**Task to complete:**
The listing below must be returned in full and unchanged, without the images it carries.
----- Dataset section -----
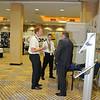 Industrijski_forum_IRT_2009_razstavni-prostori_29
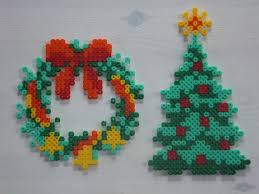 christmas tree and wreath hama perler beads by anja iris hama dk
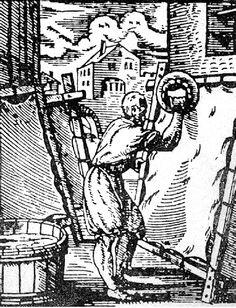 Ilustración de parte del proceso de preparación del pergamino para codices medievales. Tensado y limpieza de la piel.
-----
**Answer box:**
 Industrijski_forum_IRT_2009_razstavni-prostori_29
 christmas tree and wreath hama perler beads by anja iris hama dk
 Ilustración de parte del proceso de preparación del pergamino para codices medievales. Tensado y limpieza de la piel.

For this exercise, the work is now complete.